DOCUMENT PASSAGE:
■ ■ ■ ■ ■ ■ ■
With her warm brown eyes, friendly manner, astronaut husband and moderate political views, Arizona Democratic Rep. Gabrielle Giffords was an unlikely target for what investigators indicate was a hate-fueled shooting rampage in her Tucson district.
A Blue Dog Democrat and fiscal conservative, Giffords has taken a tough line on immigration reform — her district shares a 100-mile border with Mexico — and in support of gun rights.
Her more controversial recent votes in Congress include supporting President Obama's stimulus plan and health care reform — the latter for which she received threats reportedly from opponents of the law.
But “Gabby,” as she is known to staff, friends, constituents and colleagues, is no heat-seeking firebrand. A well-regarded centrist, Giffords, 40, plays the French horn, rides motorcycles and is widely considered a politician going places.
“Gabby is very sweet, very nice. She's tough. She's smart,” Houston restaurateur Tilman Fertitta, a family friend, told ABC News. “I've always said Gabby is gonna go a long way.”
Fertitta attended Giffords' 2007 wedding to Navy captain and astronaut Mark Kelly. He said it was Kelly who called him with the news that Giffords had been shot.
“Mark's a pretty cool cookie,” Fertitta said. “But this was definitely a pretty frazzled guy, because you're not there.”
Kelly, who flew to Arizona from Texas to be with his wife shortly after she was injured, is scheduled to command the 134th NASA shuttle flight Endeavour on April 1. His twin brother, Scott Kelley, is commander of the International Space Station, and the two were to rendezvous in space.
Giffords remained in critical condition Sunday following a mass shooting at a neighborhood event in her district that left six dead and 14 wounded. Shot through the head, Giffords was in a medically induced coma, according to surgeons.
■ ■ ■ ■ ■ ■ ■
SOURCE MATERIAL:
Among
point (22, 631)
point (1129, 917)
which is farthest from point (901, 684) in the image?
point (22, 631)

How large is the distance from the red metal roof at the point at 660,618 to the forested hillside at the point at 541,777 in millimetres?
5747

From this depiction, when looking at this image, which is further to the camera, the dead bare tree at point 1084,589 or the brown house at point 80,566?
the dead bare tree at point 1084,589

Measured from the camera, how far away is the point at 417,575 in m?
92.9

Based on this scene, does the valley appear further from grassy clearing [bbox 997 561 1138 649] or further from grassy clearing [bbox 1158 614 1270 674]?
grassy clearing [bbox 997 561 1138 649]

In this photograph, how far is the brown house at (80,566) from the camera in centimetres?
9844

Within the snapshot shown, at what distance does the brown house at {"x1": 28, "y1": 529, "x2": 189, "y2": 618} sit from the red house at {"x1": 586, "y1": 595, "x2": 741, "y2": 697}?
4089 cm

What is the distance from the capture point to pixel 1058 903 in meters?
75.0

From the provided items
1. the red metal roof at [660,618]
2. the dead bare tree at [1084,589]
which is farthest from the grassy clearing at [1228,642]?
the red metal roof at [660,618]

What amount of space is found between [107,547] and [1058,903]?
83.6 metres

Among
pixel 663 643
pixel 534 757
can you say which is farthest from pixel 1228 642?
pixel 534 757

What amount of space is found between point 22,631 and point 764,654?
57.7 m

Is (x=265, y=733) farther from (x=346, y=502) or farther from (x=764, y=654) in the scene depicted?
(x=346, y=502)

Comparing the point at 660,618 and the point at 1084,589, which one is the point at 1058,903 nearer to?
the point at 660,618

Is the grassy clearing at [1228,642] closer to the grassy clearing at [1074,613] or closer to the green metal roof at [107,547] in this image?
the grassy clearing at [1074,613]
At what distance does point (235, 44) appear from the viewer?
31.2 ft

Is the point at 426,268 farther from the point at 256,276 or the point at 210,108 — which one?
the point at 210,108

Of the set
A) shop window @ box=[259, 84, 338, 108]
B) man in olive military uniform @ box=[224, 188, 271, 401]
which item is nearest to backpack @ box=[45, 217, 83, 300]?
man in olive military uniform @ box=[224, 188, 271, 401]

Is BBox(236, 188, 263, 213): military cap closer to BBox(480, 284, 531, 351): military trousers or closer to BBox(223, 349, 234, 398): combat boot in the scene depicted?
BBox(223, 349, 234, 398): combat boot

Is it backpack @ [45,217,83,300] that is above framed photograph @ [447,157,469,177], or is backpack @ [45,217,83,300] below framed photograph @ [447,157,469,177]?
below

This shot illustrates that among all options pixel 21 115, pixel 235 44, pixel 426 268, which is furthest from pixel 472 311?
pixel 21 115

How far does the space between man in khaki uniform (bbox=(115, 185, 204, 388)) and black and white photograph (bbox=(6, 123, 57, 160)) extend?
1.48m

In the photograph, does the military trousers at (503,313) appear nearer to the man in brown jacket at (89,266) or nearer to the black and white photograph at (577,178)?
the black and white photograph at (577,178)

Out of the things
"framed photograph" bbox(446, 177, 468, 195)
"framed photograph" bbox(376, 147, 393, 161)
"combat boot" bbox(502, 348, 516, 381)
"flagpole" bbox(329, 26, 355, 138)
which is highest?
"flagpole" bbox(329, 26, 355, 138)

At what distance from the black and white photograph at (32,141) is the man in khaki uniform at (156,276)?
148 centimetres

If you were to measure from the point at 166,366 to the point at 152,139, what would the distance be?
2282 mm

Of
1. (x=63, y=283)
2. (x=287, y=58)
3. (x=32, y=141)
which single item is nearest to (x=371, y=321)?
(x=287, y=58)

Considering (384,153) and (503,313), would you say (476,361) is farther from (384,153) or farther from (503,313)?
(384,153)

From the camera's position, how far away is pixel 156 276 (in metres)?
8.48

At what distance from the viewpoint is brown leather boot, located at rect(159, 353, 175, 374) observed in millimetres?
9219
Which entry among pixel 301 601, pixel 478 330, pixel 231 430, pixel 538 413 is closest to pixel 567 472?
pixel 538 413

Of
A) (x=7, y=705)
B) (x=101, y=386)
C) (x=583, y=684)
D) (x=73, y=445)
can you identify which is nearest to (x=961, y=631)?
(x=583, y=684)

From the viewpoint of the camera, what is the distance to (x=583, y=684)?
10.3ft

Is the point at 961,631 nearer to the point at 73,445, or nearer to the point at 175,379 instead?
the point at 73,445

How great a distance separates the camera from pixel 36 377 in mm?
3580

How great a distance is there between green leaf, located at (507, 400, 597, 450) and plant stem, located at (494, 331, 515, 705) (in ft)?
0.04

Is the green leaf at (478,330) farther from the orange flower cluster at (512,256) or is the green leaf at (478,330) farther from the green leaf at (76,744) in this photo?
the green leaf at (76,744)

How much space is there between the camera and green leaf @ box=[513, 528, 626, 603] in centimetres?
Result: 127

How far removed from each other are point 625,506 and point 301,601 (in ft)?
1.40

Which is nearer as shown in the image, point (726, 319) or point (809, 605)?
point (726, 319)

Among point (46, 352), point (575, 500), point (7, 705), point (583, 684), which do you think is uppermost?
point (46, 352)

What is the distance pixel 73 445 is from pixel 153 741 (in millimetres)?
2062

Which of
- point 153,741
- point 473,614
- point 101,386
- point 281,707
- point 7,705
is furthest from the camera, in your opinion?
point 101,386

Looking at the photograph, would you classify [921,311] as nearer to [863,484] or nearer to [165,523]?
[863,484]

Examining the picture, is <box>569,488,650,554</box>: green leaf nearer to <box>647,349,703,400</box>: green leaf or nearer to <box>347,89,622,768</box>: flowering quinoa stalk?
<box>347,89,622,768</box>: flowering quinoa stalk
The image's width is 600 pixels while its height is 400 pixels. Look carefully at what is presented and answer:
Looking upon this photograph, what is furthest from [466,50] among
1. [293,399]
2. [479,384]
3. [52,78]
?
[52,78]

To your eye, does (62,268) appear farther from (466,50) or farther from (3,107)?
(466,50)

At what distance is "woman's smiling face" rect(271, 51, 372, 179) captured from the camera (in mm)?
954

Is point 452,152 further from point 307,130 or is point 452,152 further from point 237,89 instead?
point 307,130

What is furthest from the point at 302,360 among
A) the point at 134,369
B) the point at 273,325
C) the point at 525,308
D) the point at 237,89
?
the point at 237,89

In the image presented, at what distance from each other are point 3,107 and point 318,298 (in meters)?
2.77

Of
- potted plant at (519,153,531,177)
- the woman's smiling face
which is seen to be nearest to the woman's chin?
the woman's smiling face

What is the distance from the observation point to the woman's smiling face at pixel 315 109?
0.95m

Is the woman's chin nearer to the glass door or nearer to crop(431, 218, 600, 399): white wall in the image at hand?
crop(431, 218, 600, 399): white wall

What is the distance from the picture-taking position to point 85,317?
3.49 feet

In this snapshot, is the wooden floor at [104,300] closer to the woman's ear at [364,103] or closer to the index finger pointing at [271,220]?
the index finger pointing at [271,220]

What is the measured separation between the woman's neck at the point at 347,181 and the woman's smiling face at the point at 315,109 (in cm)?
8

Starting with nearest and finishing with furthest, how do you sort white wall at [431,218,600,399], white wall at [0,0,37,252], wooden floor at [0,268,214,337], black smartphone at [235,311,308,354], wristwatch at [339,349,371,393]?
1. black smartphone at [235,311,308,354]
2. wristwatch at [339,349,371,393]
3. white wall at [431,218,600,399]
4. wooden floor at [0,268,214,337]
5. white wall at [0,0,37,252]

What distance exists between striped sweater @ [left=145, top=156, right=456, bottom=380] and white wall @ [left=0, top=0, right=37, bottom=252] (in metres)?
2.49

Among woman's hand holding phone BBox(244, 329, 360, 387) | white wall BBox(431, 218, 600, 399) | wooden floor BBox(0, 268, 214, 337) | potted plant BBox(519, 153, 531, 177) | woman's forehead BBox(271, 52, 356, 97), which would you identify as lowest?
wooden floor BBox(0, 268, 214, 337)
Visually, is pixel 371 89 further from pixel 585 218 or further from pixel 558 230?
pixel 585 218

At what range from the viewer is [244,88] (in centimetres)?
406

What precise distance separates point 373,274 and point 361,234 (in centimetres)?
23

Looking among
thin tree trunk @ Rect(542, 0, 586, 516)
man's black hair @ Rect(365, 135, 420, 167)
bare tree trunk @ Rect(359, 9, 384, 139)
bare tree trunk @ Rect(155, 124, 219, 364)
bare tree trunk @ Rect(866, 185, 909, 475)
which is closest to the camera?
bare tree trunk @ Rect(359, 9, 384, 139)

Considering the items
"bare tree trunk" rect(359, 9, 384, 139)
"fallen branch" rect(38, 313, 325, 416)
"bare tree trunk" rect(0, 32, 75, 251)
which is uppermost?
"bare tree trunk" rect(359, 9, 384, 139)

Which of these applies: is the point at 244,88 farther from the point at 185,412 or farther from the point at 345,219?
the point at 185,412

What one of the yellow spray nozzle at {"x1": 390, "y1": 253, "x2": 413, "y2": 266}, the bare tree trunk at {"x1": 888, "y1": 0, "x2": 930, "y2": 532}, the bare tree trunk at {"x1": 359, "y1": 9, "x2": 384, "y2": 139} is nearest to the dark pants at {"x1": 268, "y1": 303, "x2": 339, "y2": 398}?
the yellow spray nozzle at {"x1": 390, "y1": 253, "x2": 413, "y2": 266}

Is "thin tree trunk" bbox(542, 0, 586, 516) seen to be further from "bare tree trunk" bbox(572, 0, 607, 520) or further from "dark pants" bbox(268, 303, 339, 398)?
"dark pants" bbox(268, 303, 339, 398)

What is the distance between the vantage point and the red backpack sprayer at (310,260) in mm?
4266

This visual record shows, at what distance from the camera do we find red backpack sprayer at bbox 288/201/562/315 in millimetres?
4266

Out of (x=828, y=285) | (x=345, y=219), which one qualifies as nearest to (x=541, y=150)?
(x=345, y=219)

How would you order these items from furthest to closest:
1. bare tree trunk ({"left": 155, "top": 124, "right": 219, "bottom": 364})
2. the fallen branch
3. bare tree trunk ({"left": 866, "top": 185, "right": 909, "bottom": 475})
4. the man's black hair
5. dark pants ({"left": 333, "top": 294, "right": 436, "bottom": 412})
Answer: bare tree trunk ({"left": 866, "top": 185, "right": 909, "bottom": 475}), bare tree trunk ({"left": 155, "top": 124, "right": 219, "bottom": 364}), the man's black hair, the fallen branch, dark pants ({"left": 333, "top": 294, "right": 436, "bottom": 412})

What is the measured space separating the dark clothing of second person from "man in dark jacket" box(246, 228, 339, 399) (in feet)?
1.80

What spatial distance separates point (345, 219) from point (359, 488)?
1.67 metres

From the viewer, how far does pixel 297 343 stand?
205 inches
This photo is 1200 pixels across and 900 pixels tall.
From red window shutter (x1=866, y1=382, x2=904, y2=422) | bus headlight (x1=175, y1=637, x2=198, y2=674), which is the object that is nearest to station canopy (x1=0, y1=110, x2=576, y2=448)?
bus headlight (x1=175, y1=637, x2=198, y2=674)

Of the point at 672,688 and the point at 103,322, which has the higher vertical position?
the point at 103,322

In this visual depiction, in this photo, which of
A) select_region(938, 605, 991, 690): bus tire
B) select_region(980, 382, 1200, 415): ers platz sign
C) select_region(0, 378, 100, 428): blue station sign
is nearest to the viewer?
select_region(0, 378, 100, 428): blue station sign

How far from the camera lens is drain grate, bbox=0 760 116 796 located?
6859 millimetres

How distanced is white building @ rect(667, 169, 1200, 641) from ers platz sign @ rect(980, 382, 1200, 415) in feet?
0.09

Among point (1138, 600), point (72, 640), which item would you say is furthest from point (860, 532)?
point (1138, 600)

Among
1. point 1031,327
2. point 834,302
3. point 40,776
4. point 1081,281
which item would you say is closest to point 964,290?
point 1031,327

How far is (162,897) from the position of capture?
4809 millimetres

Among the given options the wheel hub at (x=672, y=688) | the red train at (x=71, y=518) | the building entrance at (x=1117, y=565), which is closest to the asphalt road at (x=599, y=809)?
■ ■ ■ ■ ■ ■ ■
TASK BRIEF: In the article about Gabrielle Giffords, how long is the border her district shares with Mexico? The listing comes from a different source than the article.

RESULT OF THE TASK: 100 miles.